## Quoted passage
════════════════
Brian, We only push bug fixes to the current major version of slurm. Would applying commit 5c3a7f6aaf work on 22.05? Probably. But it would be an unsupported install. Upgrading to 23.02 is our official recommendation. -Scott
From the customer Slurm expert: I just read the commit 5c3a7f6aaf. Looks like we have a workaround available: turn off requeueing jobs (set JobRequeue=0 and use submit plugin to remove any requeue options from submission - not sure if this is enough to stop "scontrol update job=xxx requeue=1" though). Can we confirm that this would work as a workaround?
Brian, I think that workaround would work as you surmised but scontrol could bypass it. I can't think of anyway to completely forbid requeue off right now. But if that is your best option, I would rather you just apply 5c3a7f6aaf to 22.05. 5c3a7f6aaf is a very simple commit that doesn't rely on any recent changes. I am quite confident it should work. -Scott
I took a look and we did rename gres_ctld_job_clear() in 23.02. So the diff should look like this for you. diff --git a/src/slurmctld/node_scheduler.c b/src/slurmctld/node_scheduler.c index 60abfb9137..c268aad893 100644 --- a/src/slurmctld/node_scheduler.c +++ b/src/slurmctld/node_scheduler.c @@ -2228,7 +2228,7 @@ static void _end_null_job(job_record_t *job_ptr) job_ptr->exit_code = 0; gres_ctld_job_clear(job_ptr->gres_list_req); gres_ctld_job_clear(job_ptr->gres_list_req_accum); - gres_ctld_job_clear(job_ptr->gres_list_alloc); + FREE_NULL_LIST(job_ptr->gres_list_alloc); job_ptr->job_state = JOB_RUNNING; job_ptr->bit_flags |= JOB_WAS_RUNNING; FREE_NULL_BITMAP(job_ptr->node_bitmap); @@ -2652,7 +2652,7 @@ extern int select_nodes(job_record_t *job_ptr, bool test_only, job_ptr->exit_code = 0; gres_ctld_job_clear(job_ptr->gres_list_req); gres_ctld_job_clear(job_ptr->gres_list_req_accum); - gres_ctld_job_clear(job_ptr->gres_list_alloc); + FREE_NULL_LIST(job_ptr->gres_list_alloc); if (!job_ptr->step_list) job_ptr->step_list = list_create(free_step_record);
Thanks, Changing the version of Slurm at this point isn't an option.
════════════════
## Dataset content
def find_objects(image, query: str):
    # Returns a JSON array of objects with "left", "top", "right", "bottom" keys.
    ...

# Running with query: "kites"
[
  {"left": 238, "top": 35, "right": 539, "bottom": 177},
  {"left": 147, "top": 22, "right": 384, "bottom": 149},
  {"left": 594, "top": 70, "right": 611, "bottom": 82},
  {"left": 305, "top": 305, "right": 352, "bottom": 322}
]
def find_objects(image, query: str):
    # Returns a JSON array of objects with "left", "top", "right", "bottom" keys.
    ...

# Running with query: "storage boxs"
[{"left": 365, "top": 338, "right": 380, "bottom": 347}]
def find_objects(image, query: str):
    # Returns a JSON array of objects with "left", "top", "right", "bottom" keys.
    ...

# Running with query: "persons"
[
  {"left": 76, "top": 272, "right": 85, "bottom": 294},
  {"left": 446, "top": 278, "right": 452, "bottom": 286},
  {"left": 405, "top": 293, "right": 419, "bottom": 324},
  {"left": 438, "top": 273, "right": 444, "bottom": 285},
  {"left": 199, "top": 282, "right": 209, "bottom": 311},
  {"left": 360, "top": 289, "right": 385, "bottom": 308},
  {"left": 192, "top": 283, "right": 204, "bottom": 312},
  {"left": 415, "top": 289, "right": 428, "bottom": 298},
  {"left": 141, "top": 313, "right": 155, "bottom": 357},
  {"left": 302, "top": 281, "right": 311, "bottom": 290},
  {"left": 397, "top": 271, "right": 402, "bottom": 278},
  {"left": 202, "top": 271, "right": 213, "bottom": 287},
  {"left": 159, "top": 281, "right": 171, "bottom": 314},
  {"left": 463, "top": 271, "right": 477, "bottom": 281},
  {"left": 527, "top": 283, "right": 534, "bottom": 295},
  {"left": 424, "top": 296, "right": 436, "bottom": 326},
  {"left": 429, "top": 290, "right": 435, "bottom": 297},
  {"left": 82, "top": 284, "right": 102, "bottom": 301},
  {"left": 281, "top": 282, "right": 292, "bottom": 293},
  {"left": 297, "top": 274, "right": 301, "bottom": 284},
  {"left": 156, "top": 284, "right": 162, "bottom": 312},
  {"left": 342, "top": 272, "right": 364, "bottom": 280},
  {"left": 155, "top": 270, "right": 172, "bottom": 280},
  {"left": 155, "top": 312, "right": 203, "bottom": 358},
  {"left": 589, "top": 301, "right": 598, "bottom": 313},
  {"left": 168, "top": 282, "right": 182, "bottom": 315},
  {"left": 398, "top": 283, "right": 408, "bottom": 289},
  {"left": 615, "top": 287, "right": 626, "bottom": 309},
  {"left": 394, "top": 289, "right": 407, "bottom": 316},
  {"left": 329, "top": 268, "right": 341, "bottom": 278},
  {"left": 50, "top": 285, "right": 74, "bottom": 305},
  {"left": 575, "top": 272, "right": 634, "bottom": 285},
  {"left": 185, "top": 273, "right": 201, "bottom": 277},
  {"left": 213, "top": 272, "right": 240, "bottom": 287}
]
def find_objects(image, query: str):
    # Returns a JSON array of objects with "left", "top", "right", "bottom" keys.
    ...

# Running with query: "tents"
════════════════
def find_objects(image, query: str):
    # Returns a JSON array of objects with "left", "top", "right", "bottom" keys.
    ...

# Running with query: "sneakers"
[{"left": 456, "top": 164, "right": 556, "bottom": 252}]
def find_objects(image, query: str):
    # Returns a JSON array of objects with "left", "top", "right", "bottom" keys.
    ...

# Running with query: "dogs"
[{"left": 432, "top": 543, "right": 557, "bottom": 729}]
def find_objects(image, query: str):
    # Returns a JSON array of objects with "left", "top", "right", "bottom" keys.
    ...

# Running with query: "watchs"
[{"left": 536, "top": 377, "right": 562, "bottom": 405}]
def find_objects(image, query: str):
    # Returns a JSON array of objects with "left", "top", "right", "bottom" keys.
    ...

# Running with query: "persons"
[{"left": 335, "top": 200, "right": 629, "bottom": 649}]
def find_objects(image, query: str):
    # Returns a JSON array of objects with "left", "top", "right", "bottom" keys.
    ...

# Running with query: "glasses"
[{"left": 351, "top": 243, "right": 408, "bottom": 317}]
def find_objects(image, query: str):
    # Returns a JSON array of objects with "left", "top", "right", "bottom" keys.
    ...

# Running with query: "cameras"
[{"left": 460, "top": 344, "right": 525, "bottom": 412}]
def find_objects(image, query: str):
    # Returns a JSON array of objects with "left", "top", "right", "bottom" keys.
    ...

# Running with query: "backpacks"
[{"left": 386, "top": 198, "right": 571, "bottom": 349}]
════════════════
## Problems
A – In the Slurm support thread, what is the official recommendation for getting the fix?
B – Continue the Slurm support thread from its last message.

## Answers to the exercises
A – Upgrading to Slurm 23.02.

B –
This is from the user in response to a question of why can't they test the controller restart. "There is no opportunity to test it: we need the system 100% available from Friday evening, hence the urgency of this case and we have no reproducer for the issue. (Without the urgency, this would be a minor issue and no rush: if we lose a few dozen nodes a week and need to restart slurmctld during office hours, that's fine - it's just the critical acceptance weekend which is more complicated.) Also, as I mentioned in my previous comment, we'll go with the workaround untested, would just like to have a confirmation from SchedMD that we've understood the issue correctly and the workaround will indeed protect us. If not, it'll be a potential slurmctld restart in the middle of the night, which no one is comfortable with but we will do it - and ring the hotline, waking everyone up if the ctld does not come up as expected (I'm pretty confident it will, but it hasn't always done so)."
Brian, I guess, for now, stopping jobs from requeuing is probably their best option. Let me know if they have other questions on this topic. -Scott
Thanks, The customer got through the testing so this bug can be closed now.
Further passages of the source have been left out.